──────── 原文 ────────

ボクセルは「ボリュームピクセル(volume pixel)」とも呼ばれ、
6つの四角形の面で囲まれた立方体として3D空間内に配置されます。
2D画像の「
ピクセル(画素)」を立体化したものが「
ボクセル」と考えると分かりやすいでしょう。
ボクセルグラフィックはラスタ画像と似ており、主に立方体を多数組み合わせて3Dオブジェクトを表現します。
仮想世界のピクセル・ポリゴン・ボクセルは、いずれも最終的にディスプレイ上のピクセルとして描画されます。
CGI(コンピュータ生成画像)は、コンピュータの計算により生成された3D画像であり、視覚芸術、印刷、映画の特殊効果、テレビ、シミュレーターなどで使用されます。
動画の場合は、CGIの一分野である「コンピュータアニメーション」によって作成されます。
モニターに表示されるすべての画像は、その平面構造上、必ず「
ラスタグラフィック」(ピクセルの集合)として表示されます。

──────── データ行 ────────

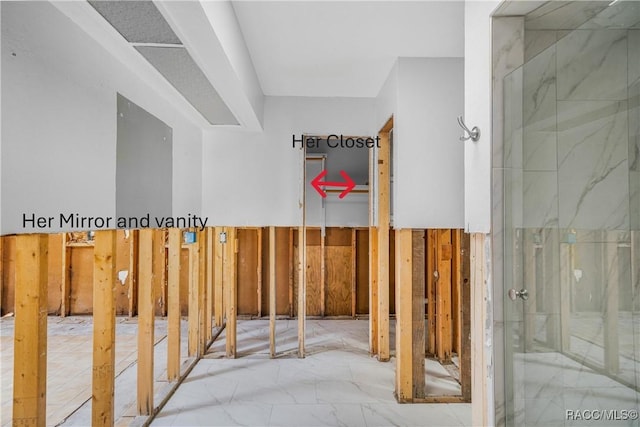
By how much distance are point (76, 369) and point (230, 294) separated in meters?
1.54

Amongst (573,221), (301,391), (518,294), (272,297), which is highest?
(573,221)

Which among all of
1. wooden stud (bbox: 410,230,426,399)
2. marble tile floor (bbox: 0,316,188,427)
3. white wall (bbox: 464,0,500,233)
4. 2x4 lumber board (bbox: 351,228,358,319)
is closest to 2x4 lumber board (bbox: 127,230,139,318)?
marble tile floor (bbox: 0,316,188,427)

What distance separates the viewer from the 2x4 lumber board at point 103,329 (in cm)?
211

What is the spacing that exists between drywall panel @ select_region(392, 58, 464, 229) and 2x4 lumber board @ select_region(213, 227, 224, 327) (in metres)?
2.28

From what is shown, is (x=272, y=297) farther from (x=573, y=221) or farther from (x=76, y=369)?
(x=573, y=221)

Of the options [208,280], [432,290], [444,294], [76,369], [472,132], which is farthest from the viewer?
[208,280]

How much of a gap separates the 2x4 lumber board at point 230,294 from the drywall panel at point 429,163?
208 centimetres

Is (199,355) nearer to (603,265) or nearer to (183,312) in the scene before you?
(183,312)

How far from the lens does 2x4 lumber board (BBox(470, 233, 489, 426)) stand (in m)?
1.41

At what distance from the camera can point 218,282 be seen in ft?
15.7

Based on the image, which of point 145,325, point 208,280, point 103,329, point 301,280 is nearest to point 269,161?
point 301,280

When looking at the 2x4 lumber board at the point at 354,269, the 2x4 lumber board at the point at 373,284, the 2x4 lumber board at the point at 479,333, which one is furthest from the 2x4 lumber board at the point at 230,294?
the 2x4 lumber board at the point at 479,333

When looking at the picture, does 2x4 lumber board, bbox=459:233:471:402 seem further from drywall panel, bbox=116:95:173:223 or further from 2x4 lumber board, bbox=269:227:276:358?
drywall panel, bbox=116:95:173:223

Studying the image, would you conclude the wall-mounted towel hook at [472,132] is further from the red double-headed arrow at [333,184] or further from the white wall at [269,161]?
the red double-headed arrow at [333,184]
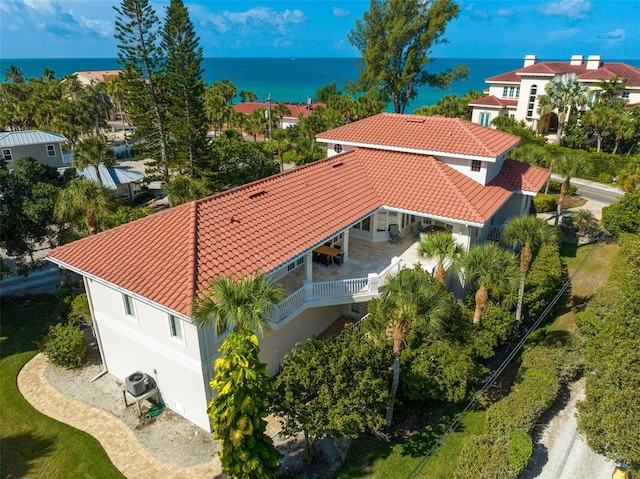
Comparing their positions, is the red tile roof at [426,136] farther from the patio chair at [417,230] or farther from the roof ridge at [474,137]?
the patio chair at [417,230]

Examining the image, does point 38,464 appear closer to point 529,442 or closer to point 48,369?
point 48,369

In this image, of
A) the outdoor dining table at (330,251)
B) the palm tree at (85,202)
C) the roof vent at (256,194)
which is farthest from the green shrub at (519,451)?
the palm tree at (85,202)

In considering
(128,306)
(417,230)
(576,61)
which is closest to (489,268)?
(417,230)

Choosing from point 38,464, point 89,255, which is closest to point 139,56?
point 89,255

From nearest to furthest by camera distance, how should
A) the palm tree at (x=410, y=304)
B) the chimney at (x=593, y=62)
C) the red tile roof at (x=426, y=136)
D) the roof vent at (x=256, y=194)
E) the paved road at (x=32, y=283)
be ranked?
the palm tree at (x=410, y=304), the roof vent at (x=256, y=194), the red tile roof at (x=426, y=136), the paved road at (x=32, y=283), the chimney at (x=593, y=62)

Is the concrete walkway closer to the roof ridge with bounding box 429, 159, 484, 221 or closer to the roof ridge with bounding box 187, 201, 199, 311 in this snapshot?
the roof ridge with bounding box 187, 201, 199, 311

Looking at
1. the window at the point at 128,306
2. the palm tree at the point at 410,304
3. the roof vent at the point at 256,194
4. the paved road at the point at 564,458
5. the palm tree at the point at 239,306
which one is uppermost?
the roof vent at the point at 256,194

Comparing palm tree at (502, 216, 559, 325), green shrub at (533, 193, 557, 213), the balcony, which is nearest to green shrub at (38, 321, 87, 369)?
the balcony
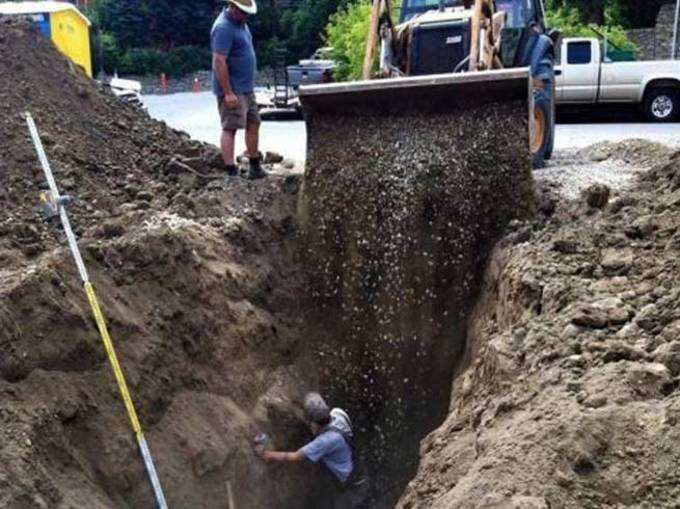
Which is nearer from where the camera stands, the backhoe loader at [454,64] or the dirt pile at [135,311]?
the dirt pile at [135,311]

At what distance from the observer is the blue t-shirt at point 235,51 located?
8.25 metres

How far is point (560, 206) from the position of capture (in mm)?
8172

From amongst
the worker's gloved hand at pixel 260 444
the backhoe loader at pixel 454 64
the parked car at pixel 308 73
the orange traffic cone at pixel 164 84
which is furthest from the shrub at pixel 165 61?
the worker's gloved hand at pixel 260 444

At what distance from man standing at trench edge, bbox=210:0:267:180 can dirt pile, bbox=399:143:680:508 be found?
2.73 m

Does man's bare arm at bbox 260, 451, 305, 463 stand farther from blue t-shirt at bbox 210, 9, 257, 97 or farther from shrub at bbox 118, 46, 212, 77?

────────

問題:
1. ボクセルの原文の「仮想世界のピクセル・ポリゴン」から「ョン」によって作成されます。」までを書き写し、「ディスプレイ」を「画面」に置き換えよ。
2. データ行のうち、「Which is nearer」を含む行からデータ行の末尾までを、空行を除いた番号付きリストに変換せよ。

解答:
1.
仮想世界のピクセル・ポリゴン・ボクセルは、いずれも最終的に画面上のピクセルとして描画されます。
CGI(コンピュータ生成画像)は、コンピュータの計算により生成された3D画像であり、視覚芸術、印刷、映画の特殊効果、テレビ、シミュレーターなどで使用されます。
動画の場合は、CGIの一分野である「コンピュータアニメーション」によって作成されます。

2.
1. Which is nearer from where the camera stands, the backhoe loader at [454,64] or the dirt pile at [135,311]?
2. the dirt pile at [135,311]
3. At what distance from the observer is the blue t-shirt at point 235,51 located?
4. 8.25 metres
5. How far is point (560, 206) from the position of capture (in mm)?
6. 8172
7. From amongst
8. the worker's gloved hand at pixel 260 444
9. the backhoe loader at pixel 454 64
10. the parked car at pixel 308 73
11. the orange traffic cone at pixel 164 84
12. which is furthest from the shrub at pixel 165 61?
13. the worker's gloved hand at pixel 260 444
14. At what distance from man standing at trench edge, bbox=210:0:267:180 can dirt pile, bbox=399:143:680:508 be found?
15. 2.73 m
16. Does man's bare arm at bbox 260, 451, 305, 463 stand farther from blue t-shirt at bbox 210, 9, 257, 97 or farther from shrub at bbox 118, 46, 212, 77?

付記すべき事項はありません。